- RECORDS FOR PROCESSING:
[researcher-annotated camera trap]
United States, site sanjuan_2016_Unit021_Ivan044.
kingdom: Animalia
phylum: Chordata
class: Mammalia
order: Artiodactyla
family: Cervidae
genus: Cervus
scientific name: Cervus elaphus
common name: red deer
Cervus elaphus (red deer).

- TASK OBJECTIVE:
From the "class: Mammalia" line to the close of the listing, restate each line word for word.

- SOLVED PROBLEM:
class: Mammalia
order: Artiodactyla
family: Cervidae
genus: Cervus
scientific name: Cervus elaphus
common name: red deer
Cervus elaphus (red deer).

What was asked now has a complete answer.